What about the shell-of-a-human veteran who has come back from a war-torn foreign land who has suffered for months, years, and decades with PTSD? What about the the family members who don’t know how to help? They deserve to be decorated.
What about the civilian families left behind by suicide, drug overdoses, murder, weather disasters, and just plain freak accidents? What about the families as they watch dementia, Alzheimer’s, ALS, MS, diabetes, kidney failure, heart attacks, strokes painfully take the lives of their loved ones. All deserve to be decorated.
Are you still with me? Don’t we all mourn the loss of someone else? Don’t we all mourn the lives we used to lead before things went sour?
My point is not to diminish the sacrifices of the military soldiers and sailors who provided us with the freedom and extreme privileges we have.
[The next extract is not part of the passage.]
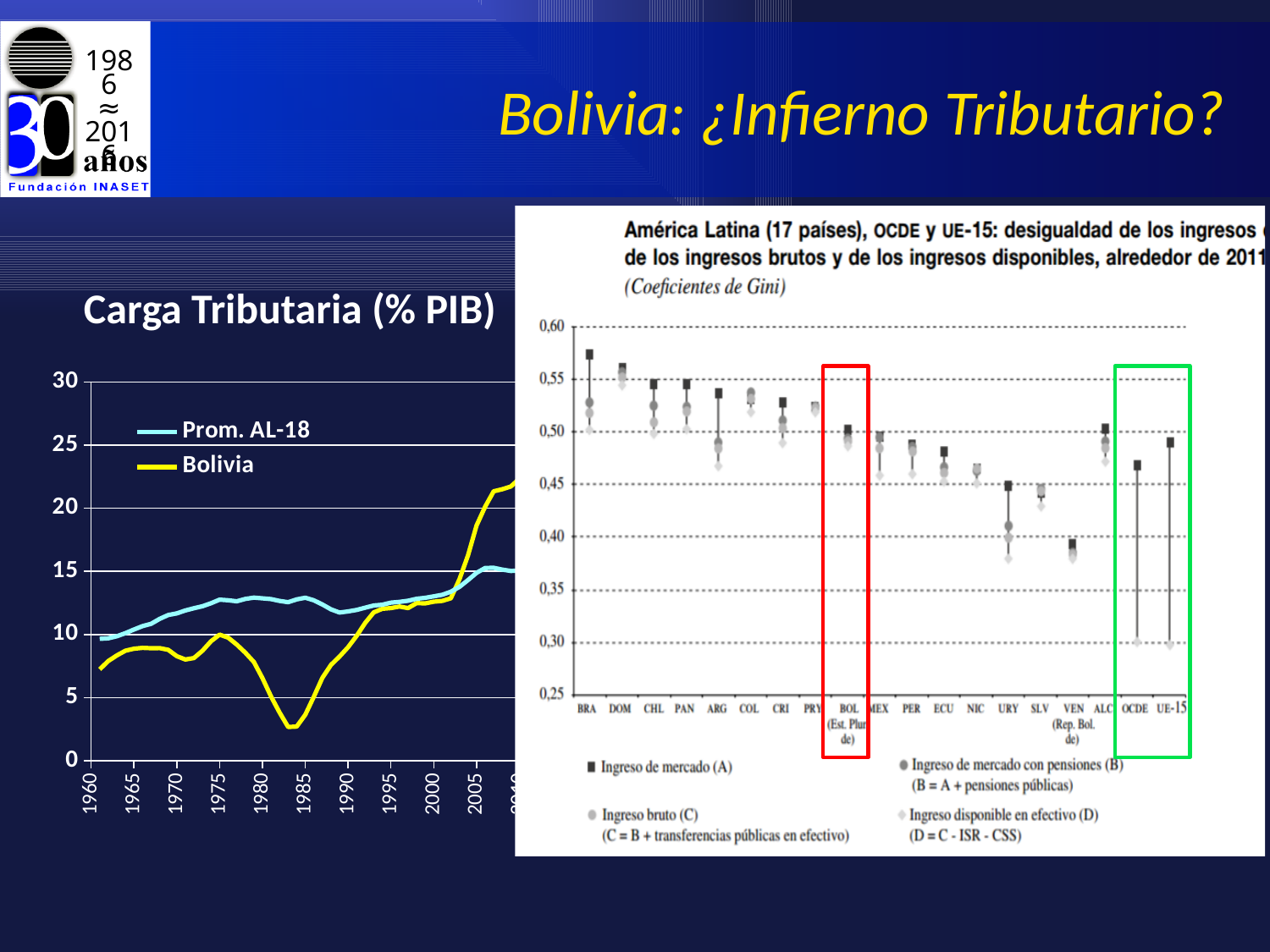
In the 'Carga Tributaria (% PIB)' chart, is the value for Prom. AL-18 in 1975 greater or less than 10? greater In the 'Carga Tributaria (% PIB)' chart, does the Prom. AL-18 series generally rise or fall from 1960 to 2010? rise In the 'Carga Tributaria (% PIB)' chart, is the value for Bolivia around 2007 greater or less than 15? greater In the Gini coefficient chart on the right, which category has the lowest 'Ingreso de mercado (A)' value? VEN How many categories are shown on the x axis of the Gini coefficient chart on the right? 19 In the Gini coefficient chart on the right, is the 'Ingreso de mercado (A)' value for BRA greater or less than 0.55? greater How many series does the legend of the Gini coefficient chart on the right list? 4 What kind of chart is the 'Carga Tributaria (% PIB)' chart on the left? line chart How many series does the legend of the 'Carga Tributaria (% PIB)' chart list? 2 In the 'Carga Tributaria (% PIB)' chart, which series is higher around 1985, Prom. AL-18 or Bolivia? Prom. AL-18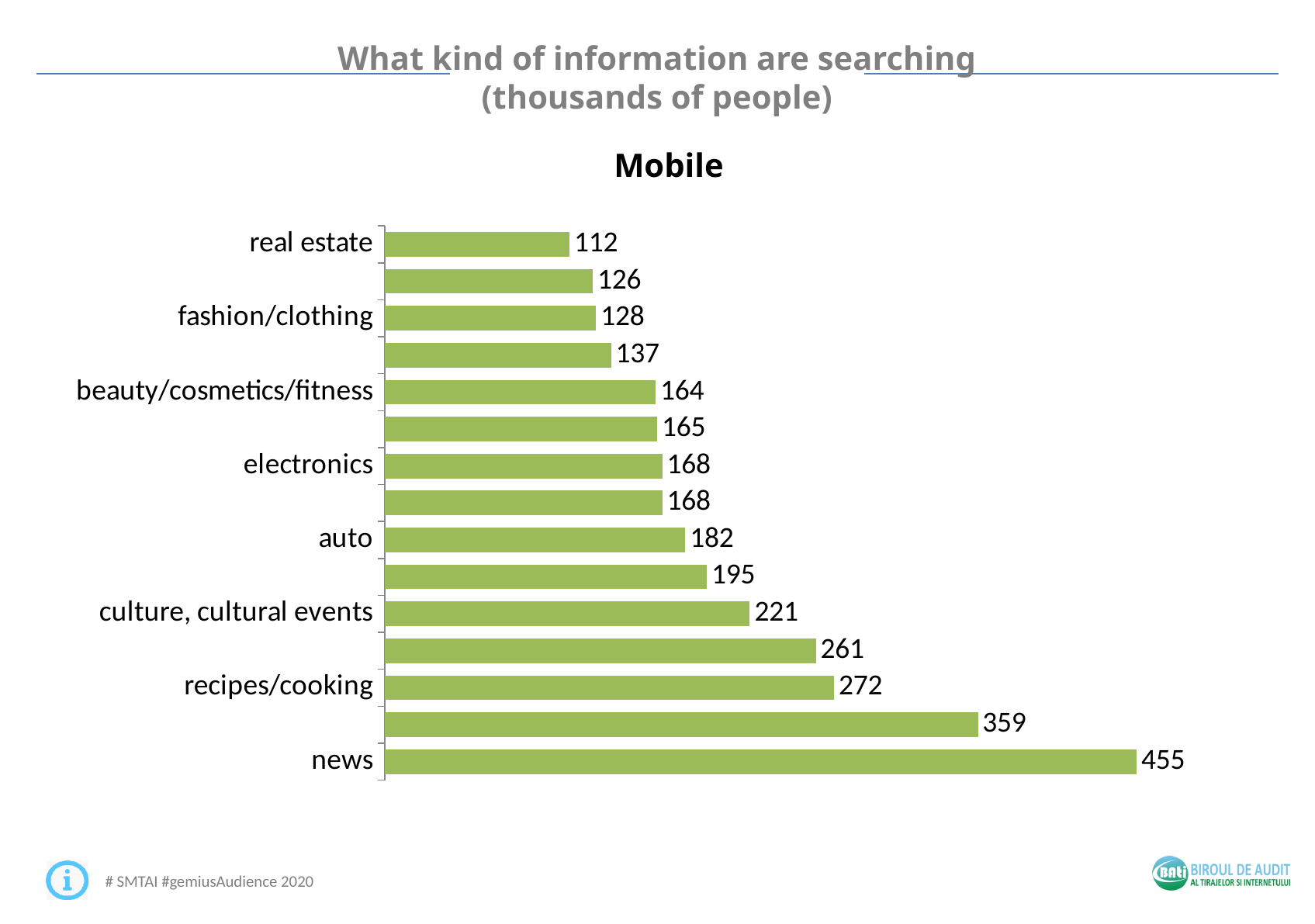
What is the value for real estate? 112 What is the difference between the values for news and recipes/cooking? 183 What is the value for beauty/cosmetics/fitness? 164 What is the value for culture, cultural events? 221 What kind of chart is shown on the slide? bar chart Which is larger, the value for auto or the value for electronics? auto Which category has the highest value? news What is the difference between the values for culture, cultural events and beauty/cosmetics/fitness? 57 What is the value for news? 455 Which category has the lowest value? real estate How many bars are plotted in the chart? 15 What is the value for recipes/cooking? 272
Rather, I want to elevate the awareness of their struggles and battles by remembering and decorating those they may have left behind.
I also want to emphasize that each one of us fights a battle and serves our country, whether it is for a family member, friend, coworker, stranger, or community. We soldier on despite seemingly insurmountable odds.
I want to encourage you to keep fighting, keep your hope alive, keep trying a different approach to overcome your personal enemy. Take the front line with courage and fortitude!
Perhaps, the “old you” needs to die in order for the “new you” to rise triumphantly from the endless battles of war.
I see you. I recognize you. I memorialize you. I decorate you. Not just on the last Monday in May, but every day.
So, I thank all the military members who have died and their survivors. I thank the non-military servants to our communities who have left this physical earth and their survivors.
Every single day!
You deserve to be decorated.
Please, go with a peace of mind and appreciation in your heart for the life you now have and the better life you can create for yourself and others.
Be Kind. Be Thankful. Be Significant.